The R
package simone implements the inference of
co-expression networks based on partial correlation coefficients from
either steady-state or time-course transcriptomic data. Note that with
both type of data this package can deal with samples collected in
different experimental conditions and therefore not identically
distributed. In this particular case, multiple but related graphs are
inferred at once.
The underlying statistical tools enter the framework of Gaussian graphical models (GGM). Basically, the algorithm searches for a latent clustering of the network to drive the selection of edges through an adaptive \(\ell_1\)-penalization of the model likelihood.
The available inference methods for edges selection and/or estimation include
as in Meinshausen and Buhlman (2006), steady-state data only;
as in Banerjee et al, 2008 and Friedman et al (2008), steady-state data only;
as in Charbonnier, Chiquet and Ambroise (2010), time-course data only;
as in Chiquet, Grandvalet and Ambroise (preprint), both time-course and steady-state data.
All the listed methods are \(\ell_1\)-norm based penalization, with an additional grouping effect for multitask learning (including three variants: "intertwined", "group-Lasso" and "cooperative-Lasso").
The penalization of each individual edge may be weighted according to
a latent clustering of the network, thus adapting the inference of the
network to a particular topology. The clustering algorithm is
performed by the mixer
package, based upon Daudin, Picard and
Robin (2008)'s Mixture Model for Random Graphs.

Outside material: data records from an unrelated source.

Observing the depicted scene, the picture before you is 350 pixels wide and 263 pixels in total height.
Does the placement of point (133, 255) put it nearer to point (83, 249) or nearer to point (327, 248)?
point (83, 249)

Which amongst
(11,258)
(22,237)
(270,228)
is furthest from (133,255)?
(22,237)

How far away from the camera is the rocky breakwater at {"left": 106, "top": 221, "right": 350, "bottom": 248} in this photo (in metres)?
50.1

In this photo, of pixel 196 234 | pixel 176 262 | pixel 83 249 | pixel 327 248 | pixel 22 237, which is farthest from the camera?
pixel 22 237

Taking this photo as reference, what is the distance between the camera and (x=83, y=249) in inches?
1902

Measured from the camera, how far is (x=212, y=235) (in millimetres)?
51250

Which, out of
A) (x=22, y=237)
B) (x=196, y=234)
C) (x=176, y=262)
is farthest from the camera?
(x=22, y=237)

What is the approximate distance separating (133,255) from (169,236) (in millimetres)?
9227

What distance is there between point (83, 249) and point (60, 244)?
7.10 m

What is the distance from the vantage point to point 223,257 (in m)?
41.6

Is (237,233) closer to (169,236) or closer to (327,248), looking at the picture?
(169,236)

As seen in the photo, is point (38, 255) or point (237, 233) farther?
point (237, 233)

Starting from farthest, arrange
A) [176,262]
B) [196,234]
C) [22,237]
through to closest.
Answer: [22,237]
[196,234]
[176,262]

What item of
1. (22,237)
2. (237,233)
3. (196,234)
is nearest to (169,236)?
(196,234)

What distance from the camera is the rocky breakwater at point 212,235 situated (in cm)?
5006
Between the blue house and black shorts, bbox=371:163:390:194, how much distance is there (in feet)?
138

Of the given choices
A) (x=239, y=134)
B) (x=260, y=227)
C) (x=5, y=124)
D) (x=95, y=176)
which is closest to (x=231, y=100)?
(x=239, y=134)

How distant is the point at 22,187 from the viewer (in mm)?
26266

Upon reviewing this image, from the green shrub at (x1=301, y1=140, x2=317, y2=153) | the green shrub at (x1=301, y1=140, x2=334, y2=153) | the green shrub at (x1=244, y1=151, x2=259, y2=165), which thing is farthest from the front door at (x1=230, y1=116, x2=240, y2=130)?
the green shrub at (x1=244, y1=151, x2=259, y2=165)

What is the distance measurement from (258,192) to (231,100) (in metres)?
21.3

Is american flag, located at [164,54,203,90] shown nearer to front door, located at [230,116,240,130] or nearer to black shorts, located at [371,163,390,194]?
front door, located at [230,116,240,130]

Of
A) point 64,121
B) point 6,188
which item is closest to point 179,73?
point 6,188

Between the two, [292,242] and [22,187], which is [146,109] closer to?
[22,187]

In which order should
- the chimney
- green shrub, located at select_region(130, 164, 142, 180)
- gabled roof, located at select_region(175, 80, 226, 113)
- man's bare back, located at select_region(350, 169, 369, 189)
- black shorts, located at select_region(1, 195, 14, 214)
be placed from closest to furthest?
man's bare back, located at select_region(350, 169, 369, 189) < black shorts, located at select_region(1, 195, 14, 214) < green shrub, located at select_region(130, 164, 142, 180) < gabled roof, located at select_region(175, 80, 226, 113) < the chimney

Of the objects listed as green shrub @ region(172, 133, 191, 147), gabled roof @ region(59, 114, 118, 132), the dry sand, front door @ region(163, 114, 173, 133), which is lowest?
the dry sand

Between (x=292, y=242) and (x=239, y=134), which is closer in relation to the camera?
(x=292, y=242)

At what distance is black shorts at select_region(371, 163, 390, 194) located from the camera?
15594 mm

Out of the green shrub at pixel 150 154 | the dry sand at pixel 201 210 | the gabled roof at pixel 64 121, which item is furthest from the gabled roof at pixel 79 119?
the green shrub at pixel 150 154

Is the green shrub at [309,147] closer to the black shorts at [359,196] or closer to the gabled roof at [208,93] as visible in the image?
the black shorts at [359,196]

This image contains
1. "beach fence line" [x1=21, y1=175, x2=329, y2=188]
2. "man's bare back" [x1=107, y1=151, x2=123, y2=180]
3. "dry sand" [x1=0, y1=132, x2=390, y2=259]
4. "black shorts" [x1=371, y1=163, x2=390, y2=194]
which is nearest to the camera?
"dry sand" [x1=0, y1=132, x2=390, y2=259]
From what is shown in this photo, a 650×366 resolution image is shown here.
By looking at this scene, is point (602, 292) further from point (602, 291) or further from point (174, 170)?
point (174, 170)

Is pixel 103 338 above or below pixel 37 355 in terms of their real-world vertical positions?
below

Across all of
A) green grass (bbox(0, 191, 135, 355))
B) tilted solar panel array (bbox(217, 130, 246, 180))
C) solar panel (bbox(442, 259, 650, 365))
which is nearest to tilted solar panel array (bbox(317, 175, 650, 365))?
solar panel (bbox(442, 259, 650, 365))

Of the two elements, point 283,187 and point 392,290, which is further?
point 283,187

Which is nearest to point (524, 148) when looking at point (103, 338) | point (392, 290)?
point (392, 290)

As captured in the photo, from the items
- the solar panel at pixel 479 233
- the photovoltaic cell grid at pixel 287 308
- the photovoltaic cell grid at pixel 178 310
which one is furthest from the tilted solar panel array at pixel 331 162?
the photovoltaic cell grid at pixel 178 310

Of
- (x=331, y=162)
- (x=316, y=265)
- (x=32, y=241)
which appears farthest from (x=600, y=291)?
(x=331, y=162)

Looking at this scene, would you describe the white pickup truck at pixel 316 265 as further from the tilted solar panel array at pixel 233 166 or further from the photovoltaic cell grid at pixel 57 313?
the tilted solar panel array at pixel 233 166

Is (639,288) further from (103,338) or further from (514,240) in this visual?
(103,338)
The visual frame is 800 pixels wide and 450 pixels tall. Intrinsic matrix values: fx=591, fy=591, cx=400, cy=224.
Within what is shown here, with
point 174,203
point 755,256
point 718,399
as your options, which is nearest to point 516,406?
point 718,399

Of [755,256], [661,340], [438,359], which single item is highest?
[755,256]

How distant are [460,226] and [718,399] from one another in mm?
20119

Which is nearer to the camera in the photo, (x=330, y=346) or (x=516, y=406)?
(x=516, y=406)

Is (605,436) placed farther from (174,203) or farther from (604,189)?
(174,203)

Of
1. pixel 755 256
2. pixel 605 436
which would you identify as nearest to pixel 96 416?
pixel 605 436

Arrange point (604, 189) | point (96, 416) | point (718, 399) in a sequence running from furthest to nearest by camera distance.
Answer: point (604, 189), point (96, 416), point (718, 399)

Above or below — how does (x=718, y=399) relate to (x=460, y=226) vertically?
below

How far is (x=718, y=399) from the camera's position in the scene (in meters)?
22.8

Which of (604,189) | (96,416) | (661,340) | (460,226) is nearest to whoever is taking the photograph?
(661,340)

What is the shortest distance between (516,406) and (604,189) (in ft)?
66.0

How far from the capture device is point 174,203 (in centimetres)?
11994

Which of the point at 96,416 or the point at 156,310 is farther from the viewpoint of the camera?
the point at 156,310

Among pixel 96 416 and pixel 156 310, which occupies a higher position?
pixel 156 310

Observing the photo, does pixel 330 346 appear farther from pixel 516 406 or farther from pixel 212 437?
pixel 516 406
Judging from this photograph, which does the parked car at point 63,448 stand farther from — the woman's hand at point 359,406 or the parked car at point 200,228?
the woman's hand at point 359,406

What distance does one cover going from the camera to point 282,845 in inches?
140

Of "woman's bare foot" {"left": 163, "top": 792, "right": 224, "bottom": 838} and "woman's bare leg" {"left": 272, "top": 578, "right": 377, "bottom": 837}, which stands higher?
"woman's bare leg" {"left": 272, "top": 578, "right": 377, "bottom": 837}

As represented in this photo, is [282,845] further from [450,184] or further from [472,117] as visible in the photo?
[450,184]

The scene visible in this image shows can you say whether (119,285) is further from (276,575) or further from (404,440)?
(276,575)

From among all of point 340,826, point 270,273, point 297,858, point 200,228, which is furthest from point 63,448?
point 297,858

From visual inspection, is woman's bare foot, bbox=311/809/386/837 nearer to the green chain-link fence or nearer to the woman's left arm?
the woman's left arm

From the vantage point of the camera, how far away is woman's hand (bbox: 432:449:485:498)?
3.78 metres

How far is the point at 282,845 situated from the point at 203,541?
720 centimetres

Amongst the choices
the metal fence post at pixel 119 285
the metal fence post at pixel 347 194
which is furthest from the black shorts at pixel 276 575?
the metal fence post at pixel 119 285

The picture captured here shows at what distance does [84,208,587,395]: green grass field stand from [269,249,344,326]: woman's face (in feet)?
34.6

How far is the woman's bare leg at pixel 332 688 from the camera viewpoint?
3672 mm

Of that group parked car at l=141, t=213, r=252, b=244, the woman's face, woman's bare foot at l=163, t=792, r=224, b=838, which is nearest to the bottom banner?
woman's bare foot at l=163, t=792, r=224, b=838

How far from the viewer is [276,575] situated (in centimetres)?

Since the choice of the network sparsity level remains a current issue in the framework of sparse Gaussian network inference, the algorithm provides a full path of estimates starting from an empty network and adding edges as the penalty level progressively decreases. Bayesian Information Criteria (BIC) and Akaike Information Criteria (AIC) are adapted to the GGM context in order to help to choose one particular network among this path of solutions.
Graphical tools are provided to summarize the results of a
simone
run and offer various representations for network
plotting.
Beyond the examples of this manual, a good starting point is to have a
look at the scripts available via demo(package="simone")
. They
make use of simone
, main function in the package, in various
contexts (steady-state or time-course data, multiple sample
learning). All these scripts also illustrate the use of the different
plot functions.
demo(cancer_multitask)
example on the cancer
data set of the multitask approach
with a cooperative-Lasso grouping effect across tasks. Patient
responses to the chemiotherapy (pCR or not-pCR) split the data set
into two distinct samples. Network inference is performed jointly
on these samples and graphical comparison is made between the two
networks.
demo(cancer_pooled)
example on the cancer
data set which is designed to compare
network inference when a clustering prior is used or
not. Graphical comparison between the two inferred networks
(with/without clustering prior) illustrates how inference is
driven to a particular network topology when clustering is
relevant (here, an affiliation structure).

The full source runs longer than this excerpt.